Audit will probe Greene case
State Police forensics unit to look into Detroit’s gun lab to see if investigations were mishandled.
DETROIT — State Police forensics investigators auditing the city’s firearms laboratory will look into whether evidence in the 2003 fatal shooting of stripper Tamara Greene was handled properly, the man in charge of the audit said.
The city’s gun lab was shut down last month after an independent investigator determined that Detroit lab technicians mishandled evidence in a shooting case. Detroit Police Chief Ella Bully-Cummings ordered the lab closed and requested an audit by the state police to determine the scope of the problem.
As part of that audit, which is scheduled to start today and is expected to last four months, state investigators will randomly inspect cases handled by the city’s nine firearms examiners. But Capt. Mike Thomas, director of the State Police Forensic Science Division, said investigators also will hand-pick certain cases — including the Greene shooting — as part of the audit.
“We’re trying to identify all the cases where there’s been a question about whether the evidence was handled properly,” Thomas said. “Those are the cases we’ll also take a look at, in addition to the random cases.”
Greene, who danced under the stage name “Strawberry,” was killed in a drive-by shooting on April 30, 2002. Her name has been linked to a long-rumored, but never substantiated, party at the mayor’s Manoogian Mansion.
Former Detroit homicide Lt. Alvin Bowman in February said in a sworn affidavit that he suspects Greene was killed by a member of the Detroit Police Department.
Bowman made the allegation during a deposition in a federal lawsuit brought by Greene’s family against the city of Detroit, Mayor Kwame Kilpatrick and other city officials. Greene’s family alleges in the suit that top city officials interfered with the investigation of Greene’s murder.
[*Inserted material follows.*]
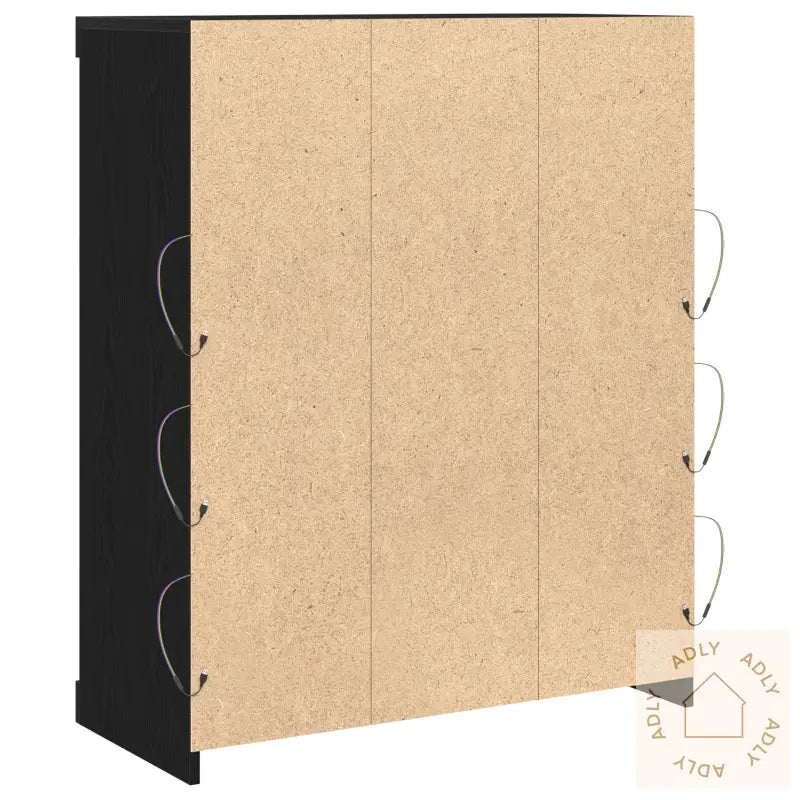 Sideboard Med Led-Lamper Svart Eik 41X37X100 Cm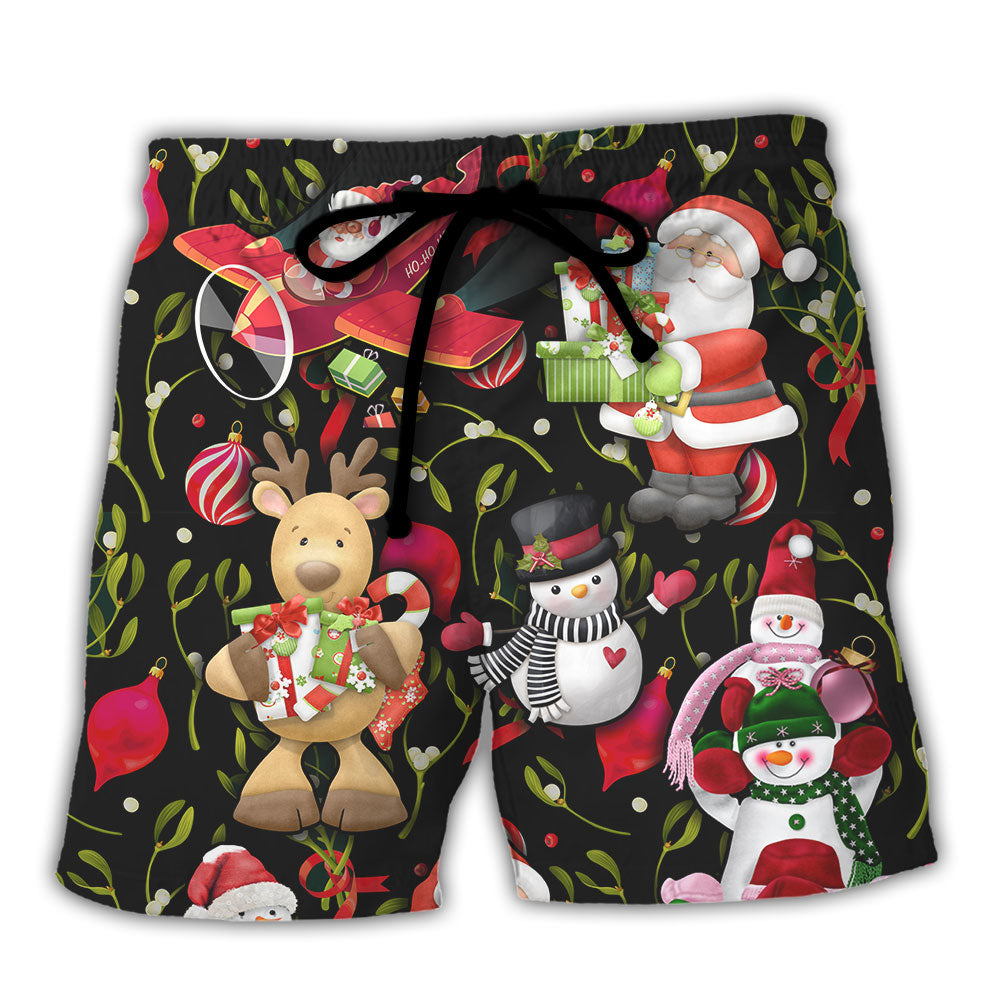 Christmas Joyful Santa Snowman Merry Xmas - Beach Short - Owl Ohh - Owl Ohh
City officials have denied the allegation.
Bowman also said in the affidavit there were links between Greene and “high-ranking city employees,” including an unnamed associate of Kilpatrick. The former homicide detective alleged in a separate lawsuit that he was demoted for attempting to investigate Greene’s killing.
“I suspected that the shooter was a law enforcement officer, and more specifically, a Detroit Police Department officer,” he said in his Feb. 29 affidavit. He was awarded $200,000 in a jury trial against the city.
As part of the lawsuit brought by Greene’s family, U.S. District Judge Gerald E. Rosen in March appointed two federal magistrates to look at text messages sent to and from city officials around the time of her murder. However, SkyTel Corp., the city’s former pager service provider, has not turned over the text messages because the company first needs personal identification numbers (PINs), to identify which messages the court is requesting. The city has not provided those PINs.
Detroit Police say the Greene shooting case remains open.
“We’ve never closed the case,” said Detroit Police spokesman James Tate.
“We’ve said that all along, and we hope anyone who has information about the case comes forward.”
Norman Yatooma, the attorney representing Greene’s children, said he was pleased by the new State Police probe.
“I’m glad to see someone giving time and attention to the case instead of covering it up,” he said.
Greene was shot numerous times with a .40 caliber weapon — the kind issued to Detroit police. Bowman said he believed Greene was the target of a contract killing, because he said the shooter had plenty of time to also shoot her boyfriend, who was a passenger in the vehicle.
“In the course of our investigation, I learned from the Michigan State Police that they possessed a telephone record linking Ms. Greene to high-ranking city employees not long before her murder,” Bowman said in the affidavit. “I also learned that Tamara Greene danced for and was employed by an associate of Mayor Kilpatrick.”
As part of the State Police audit of Detroit’s gun lab, Thomas said he also wants to look at four other cases where Detroit police allegedly mishandled gun evidence. Those cases involve clients of Marvin Barnett, the Detroit attorney who was responsible for the chain of events leading up to the shutdown of Detroit’s lab and the subsequent audit.
Barnett hired independent forensics investigator David Balash to examine evidence in a case in which he said Detroit police mishandled gun evidence. In that case, two of Detroit’s firearms examiners said that 42 spent shell casings came from one gun. But Balash found 24 bullets came from one weapon, 17 from another, and one was impossible to determine. An independent examiner retained by the prosecutor confirmed Balash’s findings.
In another development, SkyTel filed a motion Tuesday seeking to quash Yatooma’s subpoenas.
The motion by SkyTel, a division of Bell Industries Inc., is significant because up until Tuesday SkyTel had indicated it was prepared to comply with subpoenas seeking text messages in connection with the case.
SkyTel attorney Thomas Plunkett noted that Mayer Morganroth, an attorney representing former mayoral chief of staff Christine Beatty in the case, has said SkyTel could be sued if it releases text messages in connection with a civil case.
SkyTel wants to comply with court orders but also wants to avoid civil claims based on such compliance, Plunkett said.
He asked U.S. District Judge Gerald E. Rosen to quash Yatooma’s subpoenas or order the city to request and obtain any subpoenaed information from SkyTel.